(Questions on scene geometry)
•••
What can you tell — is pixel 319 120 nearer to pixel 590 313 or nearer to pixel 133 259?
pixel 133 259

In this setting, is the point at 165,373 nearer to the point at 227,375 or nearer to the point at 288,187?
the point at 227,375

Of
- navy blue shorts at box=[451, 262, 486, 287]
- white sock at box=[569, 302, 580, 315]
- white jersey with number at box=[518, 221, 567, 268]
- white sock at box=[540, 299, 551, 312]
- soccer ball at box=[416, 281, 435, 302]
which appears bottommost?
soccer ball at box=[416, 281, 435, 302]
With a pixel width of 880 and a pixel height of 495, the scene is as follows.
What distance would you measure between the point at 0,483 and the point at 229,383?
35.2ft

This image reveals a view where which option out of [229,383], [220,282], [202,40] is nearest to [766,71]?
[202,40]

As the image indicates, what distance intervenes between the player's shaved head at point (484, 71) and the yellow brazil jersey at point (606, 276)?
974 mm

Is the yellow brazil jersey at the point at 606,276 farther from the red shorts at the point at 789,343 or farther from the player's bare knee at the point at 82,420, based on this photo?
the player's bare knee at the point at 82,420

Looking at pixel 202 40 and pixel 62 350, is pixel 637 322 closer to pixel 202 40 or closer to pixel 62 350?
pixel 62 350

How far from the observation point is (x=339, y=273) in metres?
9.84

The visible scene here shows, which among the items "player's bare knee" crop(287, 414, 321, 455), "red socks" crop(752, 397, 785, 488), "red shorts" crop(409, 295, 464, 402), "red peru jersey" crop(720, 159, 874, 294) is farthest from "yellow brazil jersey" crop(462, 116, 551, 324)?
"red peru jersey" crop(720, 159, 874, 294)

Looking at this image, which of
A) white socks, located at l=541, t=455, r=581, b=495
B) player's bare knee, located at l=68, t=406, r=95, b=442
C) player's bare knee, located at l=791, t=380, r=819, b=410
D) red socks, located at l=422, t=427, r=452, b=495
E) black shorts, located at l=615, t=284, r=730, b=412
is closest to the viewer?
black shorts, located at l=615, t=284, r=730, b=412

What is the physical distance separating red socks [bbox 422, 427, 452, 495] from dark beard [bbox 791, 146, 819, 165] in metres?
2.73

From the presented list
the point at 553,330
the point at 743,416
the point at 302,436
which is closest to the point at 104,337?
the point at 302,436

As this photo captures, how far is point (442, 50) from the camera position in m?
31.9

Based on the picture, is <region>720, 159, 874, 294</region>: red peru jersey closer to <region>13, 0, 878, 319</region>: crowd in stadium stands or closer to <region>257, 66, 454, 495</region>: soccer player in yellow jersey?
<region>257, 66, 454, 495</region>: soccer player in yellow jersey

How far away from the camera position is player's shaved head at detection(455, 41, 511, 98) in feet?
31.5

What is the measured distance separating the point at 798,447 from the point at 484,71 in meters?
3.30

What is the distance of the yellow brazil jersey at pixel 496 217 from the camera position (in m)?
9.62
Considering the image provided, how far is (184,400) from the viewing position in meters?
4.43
•••
— Task —
Lay out every line of the entries above as a JSON list of strings, one string per line, leaving out the blank lines.

— Full answer —
[
  "What can you tell — is pixel 319 120 nearer to pixel 590 313 or nearer to pixel 133 259?",
  "pixel 133 259",
  "In this setting, is the point at 165,373 nearer to the point at 227,375 or nearer to the point at 288,187?",
  "the point at 227,375",
  "Of",
  "- navy blue shorts at box=[451, 262, 486, 287]",
  "- white sock at box=[569, 302, 580, 315]",
  "- white jersey with number at box=[518, 221, 567, 268]",
  "- white sock at box=[540, 299, 551, 312]",
  "- soccer ball at box=[416, 281, 435, 302]",
  "which appears bottommost?",
  "soccer ball at box=[416, 281, 435, 302]",
  "With a pixel width of 880 and a pixel height of 495, the scene is as follows.",
  "What distance would you measure between the point at 0,483 and the point at 229,383?",
  "35.2ft",
  "This image reveals a view where which option out of [229,383], [220,282], [202,40] is nearest to [766,71]?",
  "[202,40]",
  "As the image indicates, what distance intervenes between the player's shaved head at point (484, 71) and the yellow brazil jersey at point (606, 276)?",
  "974 mm",
  "Is the yellow brazil jersey at the point at 606,276 farther from the red shorts at the point at 789,343 or farther from the player's bare knee at the point at 82,420, based on this photo?",
  "the player's bare knee at the point at 82,420",
  "Looking at pixel 202 40 and pixel 62 350, is pixel 637 322 closer to pixel 202 40 or closer to pixel 62 350?",
  "pixel 62 350",
  "How far from the observation point is (x=339, y=273) in metres?",
  "9.84",
  "The visible scene here shows, which among the items \"player's bare knee\" crop(287, 414, 321, 455), \"red socks\" crop(752, 397, 785, 488), \"red shorts\" crop(409, 295, 464, 402), \"red peru jersey\" crop(720, 159, 874, 294) is farthest from \"yellow brazil jersey\" crop(462, 116, 551, 324)?",
  "\"red peru jersey\" crop(720, 159, 874, 294)",
  "Looking at this image, which of",
  "A) white socks, located at l=541, t=455, r=581, b=495",
  "B) player's bare knee, located at l=68, t=406, r=95, b=442",
  "C) player's bare knee, located at l=791, t=380, r=819, b=410",
  "D) red socks, located at l=422, t=427, r=452, b=495",
  "E) black shorts, located at l=615, t=284, r=730, b=412",
  "is closest to the viewer?",
  "black shorts, located at l=615, t=284, r=730, b=412",
  "What is the physical distance separating red socks [bbox 422, 427, 452, 495] from dark beard [bbox 791, 146, 819, 165] in metres?",
  "2.73",
  "From the presented list",
  "the point at 553,330",
  "the point at 743,416",
  "the point at 302,436",
  "which is closest to the point at 104,337?",
  "the point at 302,436",
  "As this photo captures, how far is point (442, 50) from the camera position in m?",
  "31.9",
  "Based on the picture, is <region>720, 159, 874, 294</region>: red peru jersey closer to <region>13, 0, 878, 319</region>: crowd in stadium stands or closer to <region>257, 66, 454, 495</region>: soccer player in yellow jersey?",
  "<region>257, 66, 454, 495</region>: soccer player in yellow jersey",
  "How far away from the camera position is player's shaved head at detection(455, 41, 511, 98) in feet?",
  "31.5",
  "What is the measured distance separating the point at 798,447 from the point at 484,71 in meters?",
  "3.30",
  "What is the distance of the yellow brazil jersey at pixel 496 217 from the camera position (in m)?",
  "9.62",
  "Considering the image provided, how far is (184,400) from the viewing position in meters?",
  "4.43"
]